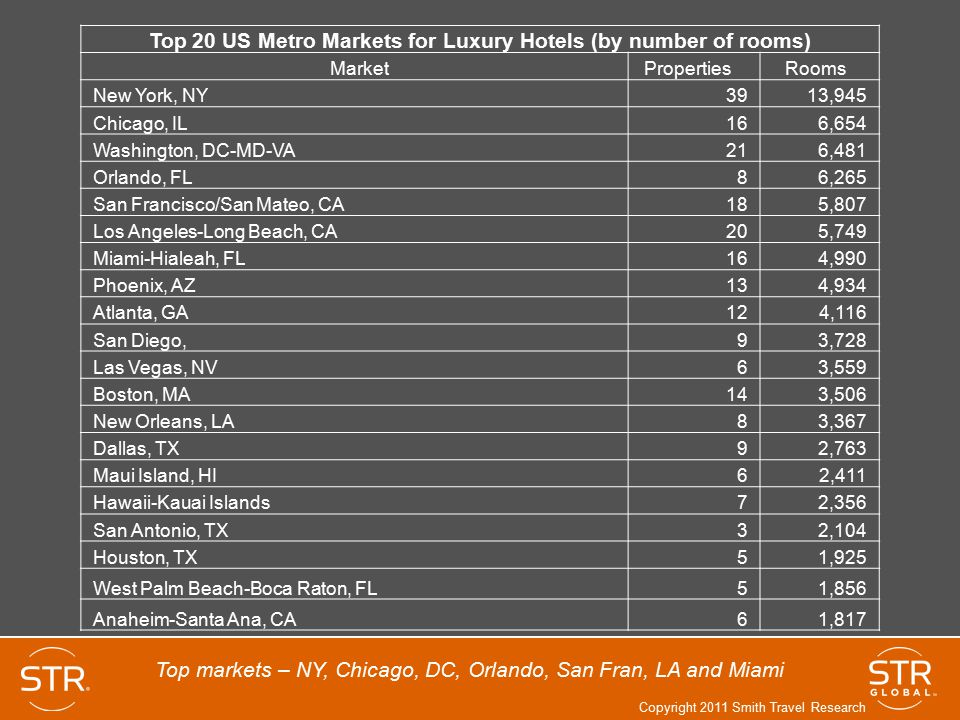 Top 20 US Metro Markets for Luxury Hotels (by number of rooms)
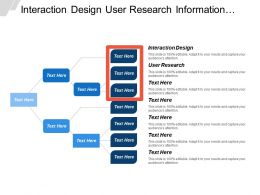 Interaction Design User Research Information Architecture Consistent Growth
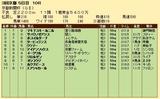 第34S:05月2週 京都新聞杯 成績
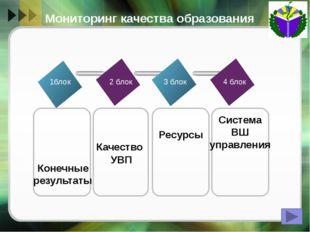 Изменения в управлении «Наша новая школа» Основная образовательная программа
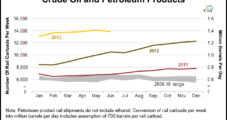 Rail Delivery of U.S. Crude Through June Up 48% From Year Ago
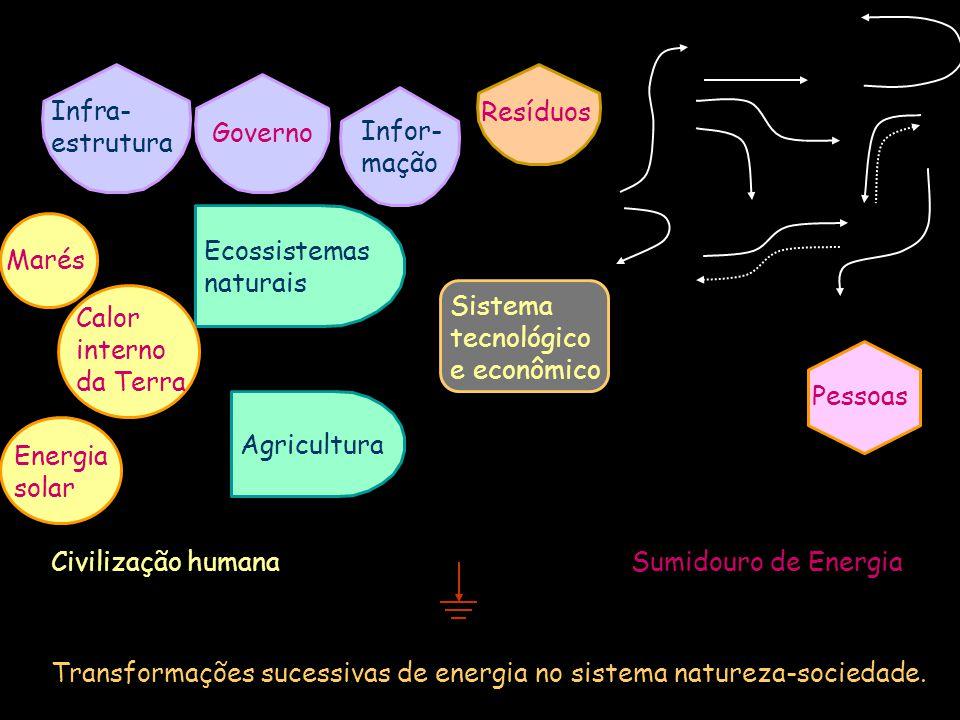 Sumidouro de EnergiaCivilização humana Transformações sucessivas de energia no sistema natureza-sociedade. Sistema tecnológico e econômico Agricultura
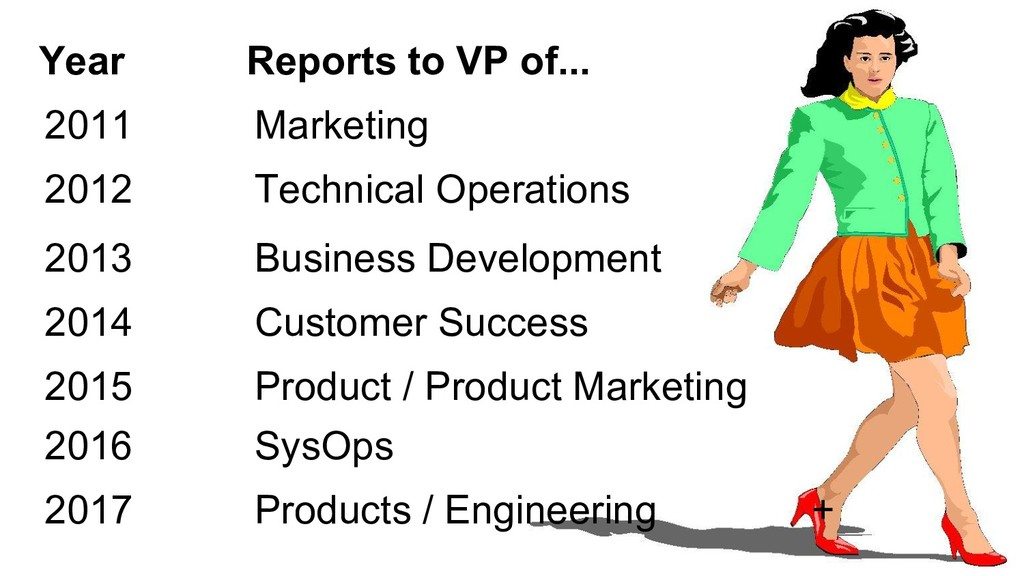 2011 Marketing Year Reports to VP of... 2012 Te...
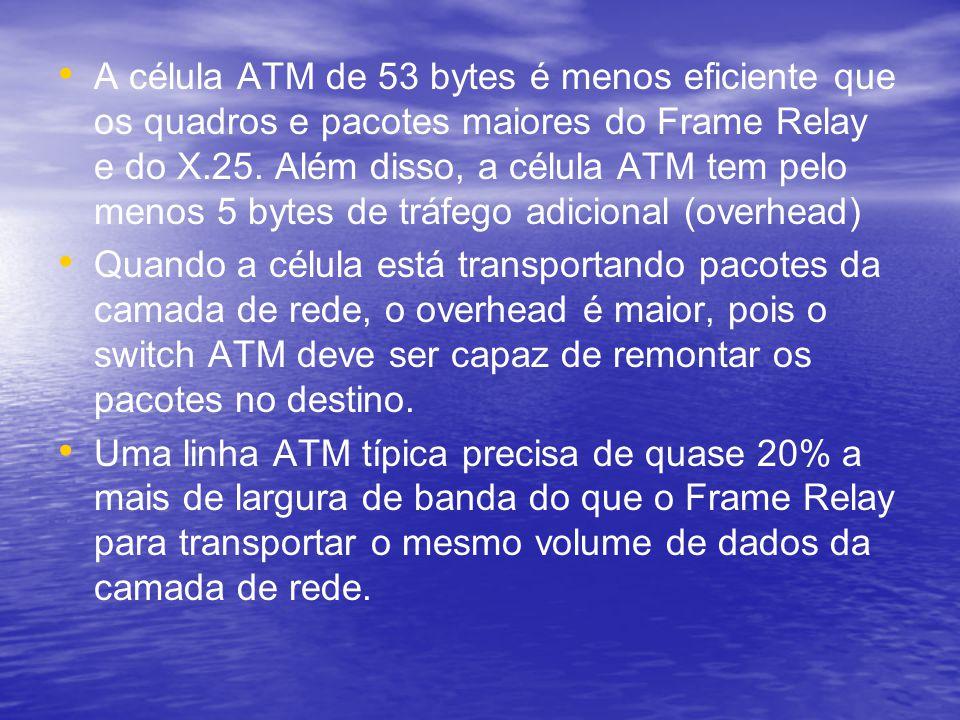 A célula ATM de 53 bytes é menos eficiente que os quadros e pacotes maiores do Frame Relay e do X.25. Além disso, a célula ATM tem pelo menos 5 bytes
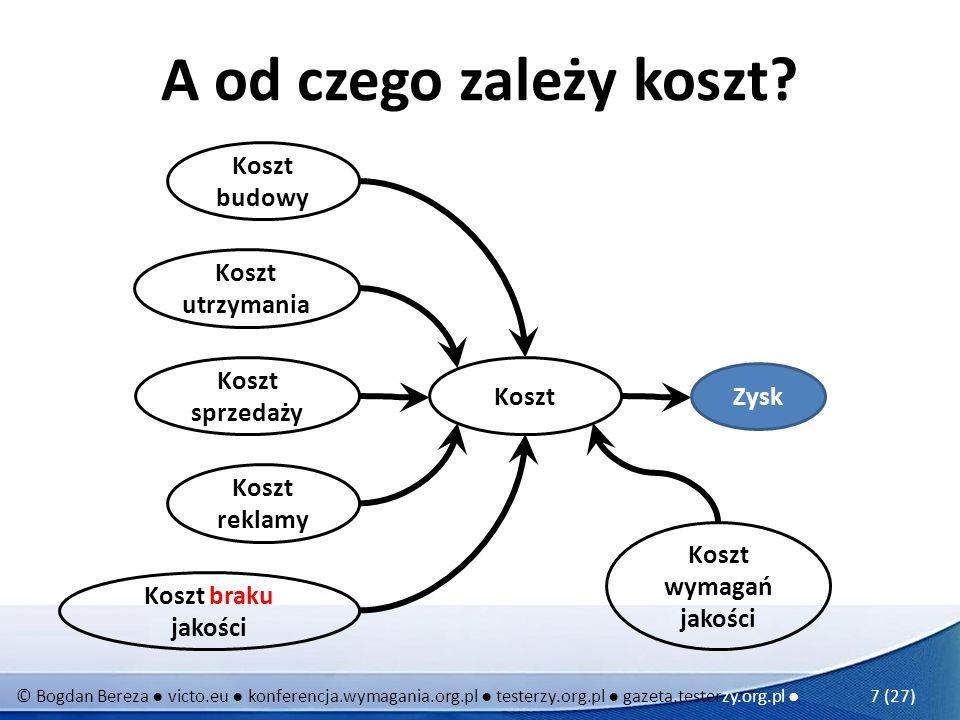 © Bogdan Bereza victo.eu konferencja.wymagania.org.pl testerzy.org.pl gazeta.testerzy.org.pl 7 (27) A od czego zależy koszt? Zysk Koszt Koszt budowy K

> [Your goal]:
An unchanged copy of the listing, with no pictures, should be returned.

> [The answer]:
 Top 20 US Metro Markets for Luxury Hotels (by number of rooms)
 Interaction Design User Research Information Architecture Consistent Growth
 第34S:05月2週 京都新聞杯 成績
 Изменения в управлении «Наша новая школа» Основная образовательная программа
 Rail Delivery of U.S. Crude Through June Up 48% From Year Ago
 Sumidouro de EnergiaCivilização humana Transformações sucessivas de energia no sistema natureza-sociedade. Sistema tecnológico e econômico Agricultura
 2011 Marketing Year Reports to VP of... 2012 Te...
 A célula ATM de 53 bytes é menos eficiente que os quadros e pacotes maiores do Frame Relay e do X.25. Além disso, a célula ATM tem pelo menos 5 bytes
 © Bogdan Bereza victo.eu konferencja.wymagania.org.pl testerzy.org.pl gazeta.testerzy.org.pl 7 (27) A od czego zależy koszt? Zysk Koszt Koszt budowy K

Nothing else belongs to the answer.